Further, the smoothing module performs smoothing based on the optimal trajectory estimated by formula (1), where formula (1) is expressed as follows:
Figure BDA0002753629860000035
wherein the content of the first and second substances,
Figure BDA0002753629860000036
θcindicating the heading angle, θ, corresponding to the sample groupgAnd (4) regarding the local end point course angle of the corresponding track of the sampling group on the global path, wherein theta represents the course angle corresponding to the sampling group after smoothing.
Further, the trajectory evaluation module performs estimation evaluation based on the following method:
obtaining the number of corners n of the trackrAnd amplitude of rotation thetarThe evaluation formula is mu (n)r) And ρ (θ)r);
Evaluating the distance between the AGV and the global terminal, wherein the distance evaluation formula is beta (dist);
optimal path TpIs Tp=max{σ1·μ(nr)+σ2·ρ(θr)+σ3·β(dist)},σ1、σ2And sigma3Is a specific gravity coefficient.
Further, the AGV navigation system further includes:
the linear velocity sampling module, linear velocity restraint module pass through the linear velocity sampling module and are connected with angular velocity restraint module, and wherein, the linear velocity sampling module samples the sampling group of linear velocity restraint module output, exports the adoption group of sampling to the angular velocity restraint module, and the sampling method of linear velocity sampling module specifically is as follows:
calculating a speed difference value v' between the maximum speed and the minimum speed in the output sampling group of the linear speed constraint unit;
determining the sampling number N based on the speed difference v', and sampling the sampling group output by the linear speed constraint unit based on an equal resolution method;
Figure BDA0002753629860000041
Figure BDA0002753629860000042
where ε is the velocity difference threshold, nsAnd f (×) is a set value of the number of sampling groups, a is a scaling factor, and n is the number of output sampling groups of the linear velocity constraint unit.

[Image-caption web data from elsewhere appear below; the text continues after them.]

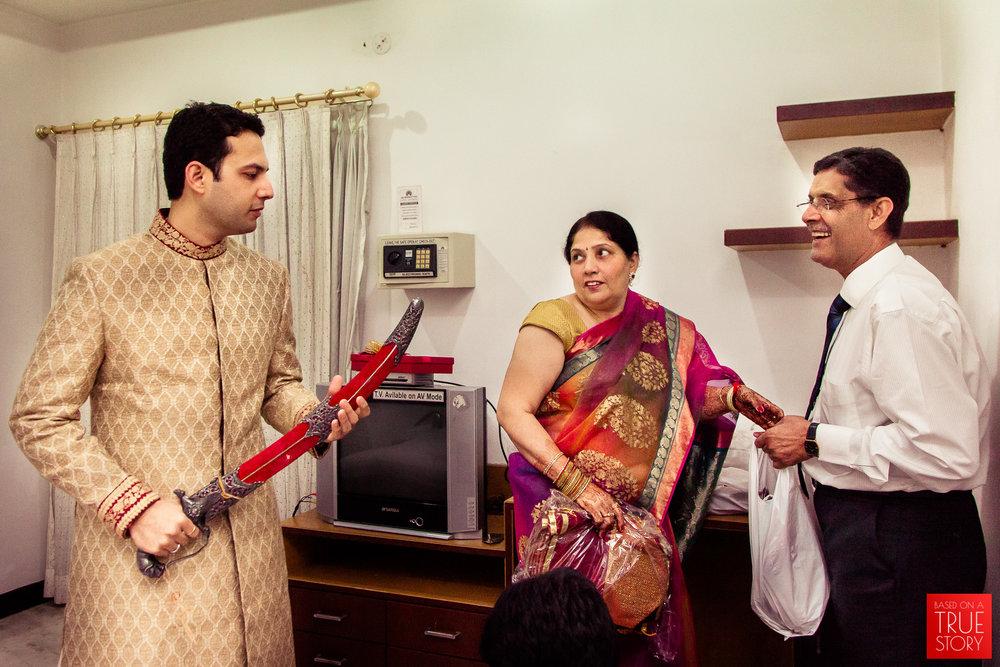 candid-punjabi-wedding-photographers-hyderabad-0035.jpg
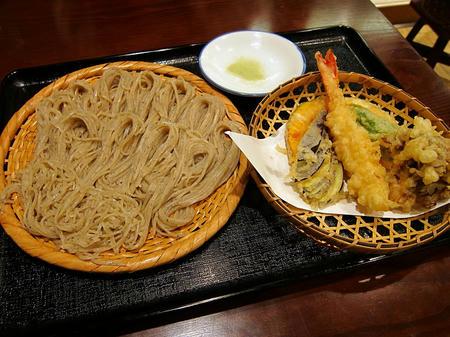喉越しの蕎麦晴朗 天ぷら付きそば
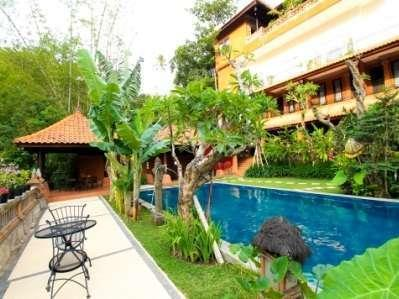 Ubud Hotel Malang - SWIMMING POOL
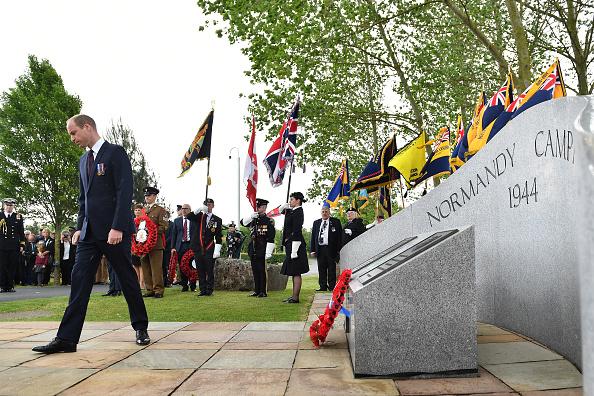 William D「Duke Of Cambridge Attends D-Day Commemoration Service In Staffordshire」:写真・画像(6)[壁紙.com]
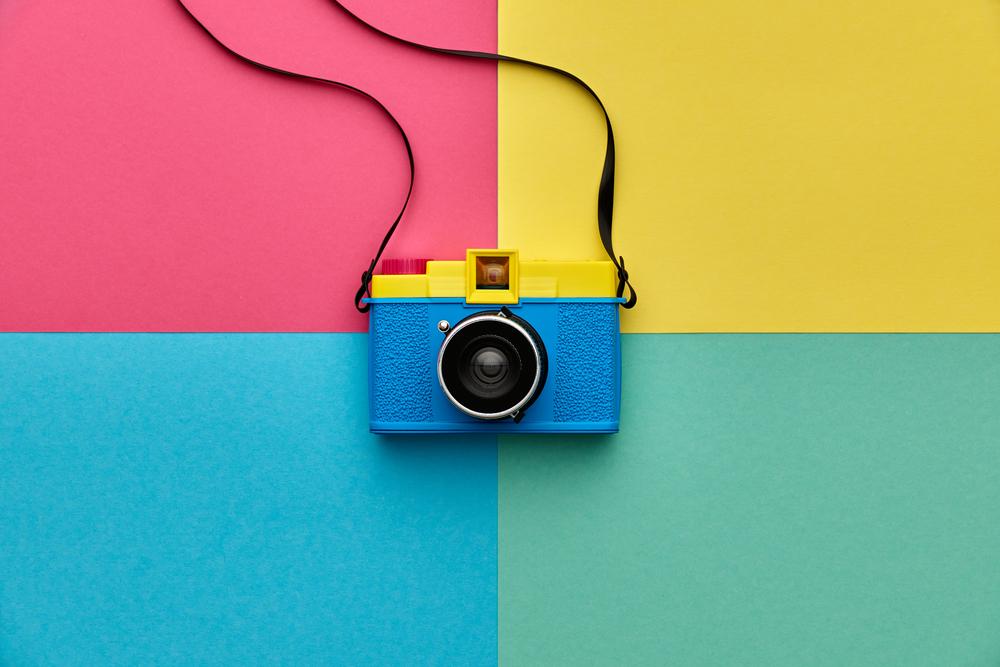 カラフルなカメラ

The AGV comprises an AGV body, a front wheel, a rear wheel.
The AGV navigation method provided by the invention has the following beneficial technical effects: when local navigation is carried out, the sampling group adopts equal resolution sampling, more comprehensive linear velocity constraint and angular velocity constraint to carry out processing, the calculated amount of the local navigation is greatly reduced, and meanwhile, the navigation accuracy can be ensured, so that the algorithm does not depend on the calculation force of the processor seriously, the method is suitable for adopting an embedded processor, and the method is more suitable for the operation scene of the industrial AGV.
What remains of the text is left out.